As far as outcomes, most stops ended in charges (44.65 per cent) or warnings (41.29 per cent) and race didn't seem to have an impact in whether the driver had either of those two outcomes.
But Indigenous, black and Middle Eastern drivers — as well as other "racialized minorities" — were more likely to have a "no action" outcome.
Report part of lawsuit settlement
The project was part of a settlement in the case of Chad Aiken, a black man who was 18 when he was pulled over in Ottawa while driving his mother's Mercedes Benz in May 2005.
Aiken said he was taunted and punched in the chest by an Ottawa officer in what he called a case of racial profiling.
In June 2013, Ottawa officers started recording "their perception of driver race using the existing in-car computer system" during traffic stops, according to the police force.

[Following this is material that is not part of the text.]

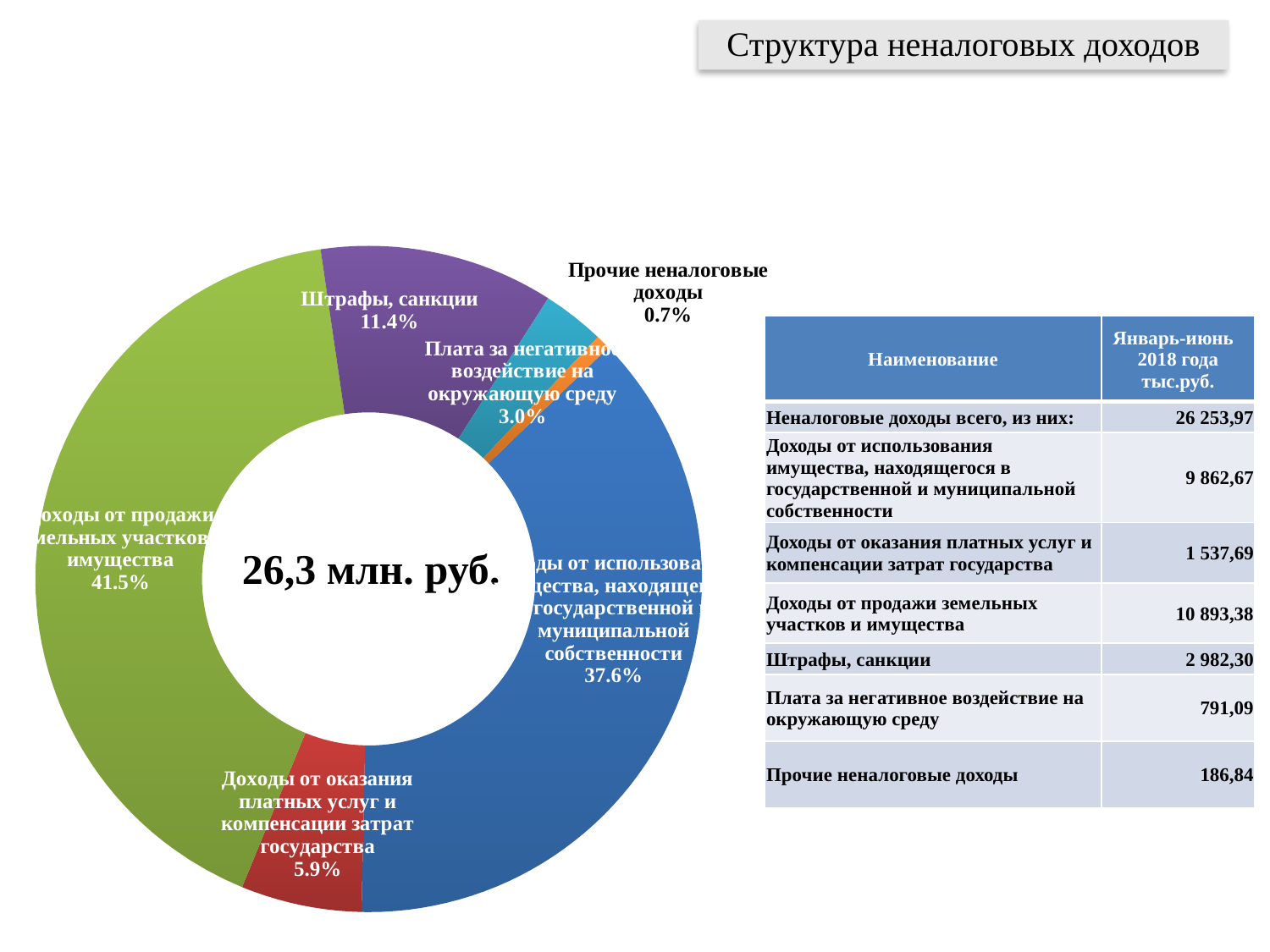
What total value is printed in the centre of the doughnut chart? 26,3 млн. руб. What share of the doughnut chart is labelled "Плата за негативное воздействие на окружающую среду"? 3.0% What share of the doughnut chart is labelled "Прочие неналоговые доходы"? 0.7% Which slice of the doughnut chart has the largest share? Доходы от продажи земельных участков и имущества (41.5%) What share of the doughnut chart is labelled "Доходы от оказания платных услуг и компенсации затрат государства"? 5.9% What share of the doughnut chart is labelled "Штрафы, санкции"? 11.4% Which slice is larger: "Штрафы, санкции" or "Доходы от оказания платных услуг и компенсации затрат государства"? Штрафы, санкции What type of chart is shown on the slide? doughnut (pie) chart What is the difference in percentage points between the "Доходы от продажи земельных участков и имущества" slice (41.5%) and the "Доходы от использования имущества" slice (37.6%)? 3.9 percentage points Which slice of the doughnut chart has the smallest share? Прочие неналоговые доходы (0.7%) What is the title shown at the top of the slide? Структура неналоговых доходов How many slices does the doughnut chart have? 6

Foster said they recommend police determine the sources for the disproportionality noted in the report, and that race data collection continue and be made publicly available.
Police board to develop plan in 6 months
Ottawa police Chief Charles Bordeleau said racial profiling "can exist in society and it can exist in policing" but "has no place in either."
He thanked the Ottawa police officers who he says took the collection of the data seriously and "showed their professionalism."
He noted the report did not find evidence of racial profiling, but rather gave police the data to study whether there are any underlying reasons for the variations in stops between different racial groups.
Ihsaan Gardee, the executive director of the National Council of Canadian Muslims, however, said the findings are "very concerning" and warrant further study.
"I think it has posed more questions than it's actually answered," said Gardee.
Ottawa Police Services Board chair Eli El-Chantiry said the board will carefully examine the findings and discuss them with Bordeleau to develop a multi-year plan in the next six months.